* [Input records]:
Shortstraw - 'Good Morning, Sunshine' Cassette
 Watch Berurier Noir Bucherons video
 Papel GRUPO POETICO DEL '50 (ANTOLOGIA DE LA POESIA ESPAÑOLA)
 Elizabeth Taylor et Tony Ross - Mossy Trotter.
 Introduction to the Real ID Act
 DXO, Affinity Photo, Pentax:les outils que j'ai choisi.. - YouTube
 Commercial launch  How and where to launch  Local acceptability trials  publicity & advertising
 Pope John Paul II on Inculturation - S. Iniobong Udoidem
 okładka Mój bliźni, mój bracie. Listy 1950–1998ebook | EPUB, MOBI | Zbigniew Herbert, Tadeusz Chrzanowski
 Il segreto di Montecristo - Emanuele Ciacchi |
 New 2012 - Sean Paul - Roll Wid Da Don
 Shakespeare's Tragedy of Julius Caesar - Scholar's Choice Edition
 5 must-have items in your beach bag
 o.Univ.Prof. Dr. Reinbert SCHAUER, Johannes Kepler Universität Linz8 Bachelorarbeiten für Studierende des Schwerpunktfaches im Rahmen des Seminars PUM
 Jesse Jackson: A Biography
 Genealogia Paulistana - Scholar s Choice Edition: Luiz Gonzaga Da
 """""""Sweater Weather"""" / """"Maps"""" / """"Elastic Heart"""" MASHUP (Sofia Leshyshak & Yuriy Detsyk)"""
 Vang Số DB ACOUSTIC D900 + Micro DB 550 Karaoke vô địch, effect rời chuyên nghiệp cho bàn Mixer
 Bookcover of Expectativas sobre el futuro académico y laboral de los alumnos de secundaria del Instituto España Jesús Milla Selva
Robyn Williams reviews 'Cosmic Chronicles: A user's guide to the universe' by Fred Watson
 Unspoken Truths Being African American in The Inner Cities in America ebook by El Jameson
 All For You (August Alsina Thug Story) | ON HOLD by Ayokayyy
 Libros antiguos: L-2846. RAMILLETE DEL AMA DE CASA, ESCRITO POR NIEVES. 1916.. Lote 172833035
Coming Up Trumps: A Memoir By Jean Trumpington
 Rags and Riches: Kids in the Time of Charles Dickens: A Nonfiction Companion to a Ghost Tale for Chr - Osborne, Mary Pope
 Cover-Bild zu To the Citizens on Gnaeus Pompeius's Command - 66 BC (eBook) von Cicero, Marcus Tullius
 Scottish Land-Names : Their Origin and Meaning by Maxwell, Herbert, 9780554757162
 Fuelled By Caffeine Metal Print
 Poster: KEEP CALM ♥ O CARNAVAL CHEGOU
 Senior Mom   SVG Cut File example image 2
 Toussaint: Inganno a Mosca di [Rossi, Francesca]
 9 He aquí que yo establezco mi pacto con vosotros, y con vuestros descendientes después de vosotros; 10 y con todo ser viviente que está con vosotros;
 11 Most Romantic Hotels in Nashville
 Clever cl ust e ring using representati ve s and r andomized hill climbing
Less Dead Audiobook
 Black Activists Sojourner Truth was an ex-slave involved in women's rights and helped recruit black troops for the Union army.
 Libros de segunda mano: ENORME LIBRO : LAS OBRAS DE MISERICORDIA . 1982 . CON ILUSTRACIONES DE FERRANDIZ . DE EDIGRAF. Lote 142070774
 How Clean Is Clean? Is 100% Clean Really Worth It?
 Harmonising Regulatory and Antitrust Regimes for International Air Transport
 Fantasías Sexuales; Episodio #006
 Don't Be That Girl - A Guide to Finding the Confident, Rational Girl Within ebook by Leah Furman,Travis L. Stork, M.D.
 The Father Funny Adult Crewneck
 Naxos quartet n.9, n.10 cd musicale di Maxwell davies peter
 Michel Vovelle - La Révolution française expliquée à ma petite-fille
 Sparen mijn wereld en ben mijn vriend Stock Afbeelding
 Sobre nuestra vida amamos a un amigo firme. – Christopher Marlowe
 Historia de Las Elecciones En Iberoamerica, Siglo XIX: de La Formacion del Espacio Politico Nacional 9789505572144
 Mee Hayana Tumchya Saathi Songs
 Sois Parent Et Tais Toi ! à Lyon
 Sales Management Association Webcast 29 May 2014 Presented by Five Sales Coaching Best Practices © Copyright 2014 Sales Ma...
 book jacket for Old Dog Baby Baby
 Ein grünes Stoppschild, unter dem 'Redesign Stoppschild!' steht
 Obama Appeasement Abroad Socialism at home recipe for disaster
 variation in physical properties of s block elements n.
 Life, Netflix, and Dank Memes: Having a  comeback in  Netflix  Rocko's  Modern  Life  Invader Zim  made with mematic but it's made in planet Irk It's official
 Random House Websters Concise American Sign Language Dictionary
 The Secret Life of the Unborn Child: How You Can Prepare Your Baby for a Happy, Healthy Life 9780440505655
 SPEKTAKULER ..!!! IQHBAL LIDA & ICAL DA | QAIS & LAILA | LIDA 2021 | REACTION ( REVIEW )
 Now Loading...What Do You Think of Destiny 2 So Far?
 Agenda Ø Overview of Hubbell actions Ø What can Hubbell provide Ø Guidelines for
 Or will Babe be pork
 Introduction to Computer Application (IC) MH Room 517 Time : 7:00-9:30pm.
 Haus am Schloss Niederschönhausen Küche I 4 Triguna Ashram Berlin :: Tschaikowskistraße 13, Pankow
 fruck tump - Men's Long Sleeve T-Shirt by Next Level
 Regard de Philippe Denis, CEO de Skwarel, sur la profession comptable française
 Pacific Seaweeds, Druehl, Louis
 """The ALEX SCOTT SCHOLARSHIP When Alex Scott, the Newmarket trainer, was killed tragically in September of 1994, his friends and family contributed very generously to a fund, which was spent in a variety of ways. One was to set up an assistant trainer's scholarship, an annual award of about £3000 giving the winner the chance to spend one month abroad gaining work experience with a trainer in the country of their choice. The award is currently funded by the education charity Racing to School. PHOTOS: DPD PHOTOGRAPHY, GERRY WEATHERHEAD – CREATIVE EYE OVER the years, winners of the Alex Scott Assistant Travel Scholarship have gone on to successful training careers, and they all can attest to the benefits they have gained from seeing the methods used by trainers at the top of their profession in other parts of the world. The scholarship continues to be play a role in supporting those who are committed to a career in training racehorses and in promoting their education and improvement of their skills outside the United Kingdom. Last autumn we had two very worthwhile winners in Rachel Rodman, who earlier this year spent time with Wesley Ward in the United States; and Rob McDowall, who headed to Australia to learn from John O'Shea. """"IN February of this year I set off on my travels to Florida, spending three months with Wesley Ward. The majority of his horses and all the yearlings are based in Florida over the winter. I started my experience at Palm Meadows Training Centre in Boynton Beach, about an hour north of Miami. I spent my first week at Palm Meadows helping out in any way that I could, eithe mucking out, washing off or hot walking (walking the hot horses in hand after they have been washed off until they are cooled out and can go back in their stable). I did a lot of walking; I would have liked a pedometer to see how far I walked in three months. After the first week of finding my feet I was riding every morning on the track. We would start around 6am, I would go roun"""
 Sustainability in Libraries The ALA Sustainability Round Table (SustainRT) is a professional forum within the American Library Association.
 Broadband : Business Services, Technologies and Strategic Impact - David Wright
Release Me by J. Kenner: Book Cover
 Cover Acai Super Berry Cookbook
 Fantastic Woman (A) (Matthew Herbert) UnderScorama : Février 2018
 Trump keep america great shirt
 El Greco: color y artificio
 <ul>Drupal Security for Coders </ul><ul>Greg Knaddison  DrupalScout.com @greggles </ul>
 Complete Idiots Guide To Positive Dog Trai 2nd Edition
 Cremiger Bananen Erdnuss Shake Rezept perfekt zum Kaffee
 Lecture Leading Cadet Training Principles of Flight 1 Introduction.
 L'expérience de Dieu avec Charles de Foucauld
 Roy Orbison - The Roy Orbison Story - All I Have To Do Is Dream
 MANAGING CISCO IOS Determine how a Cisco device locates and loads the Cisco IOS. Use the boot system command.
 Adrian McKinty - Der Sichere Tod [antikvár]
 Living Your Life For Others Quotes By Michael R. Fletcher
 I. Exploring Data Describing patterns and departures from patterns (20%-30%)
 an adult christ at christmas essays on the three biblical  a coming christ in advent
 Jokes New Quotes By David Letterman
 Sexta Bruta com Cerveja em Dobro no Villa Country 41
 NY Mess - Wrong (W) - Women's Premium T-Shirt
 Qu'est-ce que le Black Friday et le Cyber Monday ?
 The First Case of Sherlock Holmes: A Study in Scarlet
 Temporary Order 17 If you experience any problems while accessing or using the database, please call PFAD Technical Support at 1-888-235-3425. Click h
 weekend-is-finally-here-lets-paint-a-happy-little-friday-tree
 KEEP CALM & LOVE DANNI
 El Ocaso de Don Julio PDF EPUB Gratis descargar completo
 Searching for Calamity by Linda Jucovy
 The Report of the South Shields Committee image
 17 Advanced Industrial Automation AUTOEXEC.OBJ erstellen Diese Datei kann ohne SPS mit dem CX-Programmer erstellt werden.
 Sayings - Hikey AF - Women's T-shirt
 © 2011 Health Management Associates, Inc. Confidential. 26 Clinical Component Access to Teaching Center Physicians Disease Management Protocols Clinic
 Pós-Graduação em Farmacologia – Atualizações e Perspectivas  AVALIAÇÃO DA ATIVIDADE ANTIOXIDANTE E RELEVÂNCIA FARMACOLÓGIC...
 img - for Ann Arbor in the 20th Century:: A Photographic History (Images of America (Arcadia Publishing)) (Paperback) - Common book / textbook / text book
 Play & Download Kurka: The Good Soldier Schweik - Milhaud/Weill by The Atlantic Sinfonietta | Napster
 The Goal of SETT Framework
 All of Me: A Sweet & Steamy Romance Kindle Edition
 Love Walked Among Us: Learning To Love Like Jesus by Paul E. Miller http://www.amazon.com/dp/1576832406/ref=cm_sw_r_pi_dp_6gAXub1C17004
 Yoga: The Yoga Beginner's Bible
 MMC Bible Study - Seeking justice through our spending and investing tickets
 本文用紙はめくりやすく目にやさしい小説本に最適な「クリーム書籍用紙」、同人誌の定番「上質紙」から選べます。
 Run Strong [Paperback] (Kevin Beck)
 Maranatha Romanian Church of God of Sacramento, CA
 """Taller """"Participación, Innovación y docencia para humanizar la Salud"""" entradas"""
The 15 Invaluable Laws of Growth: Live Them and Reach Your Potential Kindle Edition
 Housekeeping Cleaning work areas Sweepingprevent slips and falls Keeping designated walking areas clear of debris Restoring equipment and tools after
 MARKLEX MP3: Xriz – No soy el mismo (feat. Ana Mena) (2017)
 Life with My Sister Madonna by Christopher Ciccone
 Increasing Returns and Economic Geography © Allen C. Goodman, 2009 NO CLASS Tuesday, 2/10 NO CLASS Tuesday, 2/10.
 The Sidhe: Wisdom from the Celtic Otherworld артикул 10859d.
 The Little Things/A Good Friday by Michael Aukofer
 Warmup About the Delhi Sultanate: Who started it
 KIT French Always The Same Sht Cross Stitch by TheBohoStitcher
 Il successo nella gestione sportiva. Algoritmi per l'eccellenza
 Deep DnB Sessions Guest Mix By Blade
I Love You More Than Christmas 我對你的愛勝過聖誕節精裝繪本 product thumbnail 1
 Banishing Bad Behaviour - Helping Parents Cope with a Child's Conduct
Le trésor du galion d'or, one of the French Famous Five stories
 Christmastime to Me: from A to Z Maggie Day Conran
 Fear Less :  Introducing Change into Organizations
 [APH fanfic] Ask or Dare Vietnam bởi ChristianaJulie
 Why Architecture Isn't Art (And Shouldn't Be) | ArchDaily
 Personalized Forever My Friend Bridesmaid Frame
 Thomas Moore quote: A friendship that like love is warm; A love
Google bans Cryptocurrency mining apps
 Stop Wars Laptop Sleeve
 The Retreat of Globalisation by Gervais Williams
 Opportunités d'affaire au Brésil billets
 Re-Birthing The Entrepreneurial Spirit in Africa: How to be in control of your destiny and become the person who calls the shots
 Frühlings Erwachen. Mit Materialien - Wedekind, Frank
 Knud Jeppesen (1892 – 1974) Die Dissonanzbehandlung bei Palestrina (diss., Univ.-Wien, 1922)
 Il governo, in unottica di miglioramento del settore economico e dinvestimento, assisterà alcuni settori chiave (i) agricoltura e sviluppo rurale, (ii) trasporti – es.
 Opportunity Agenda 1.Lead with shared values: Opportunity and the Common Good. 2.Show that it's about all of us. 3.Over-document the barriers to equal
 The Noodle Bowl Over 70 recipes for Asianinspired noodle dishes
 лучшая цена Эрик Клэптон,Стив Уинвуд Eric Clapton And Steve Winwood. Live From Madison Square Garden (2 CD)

* [Task instructions]: Within the records above, count each line holding "française". Write down only the number.

* [Task result]: 2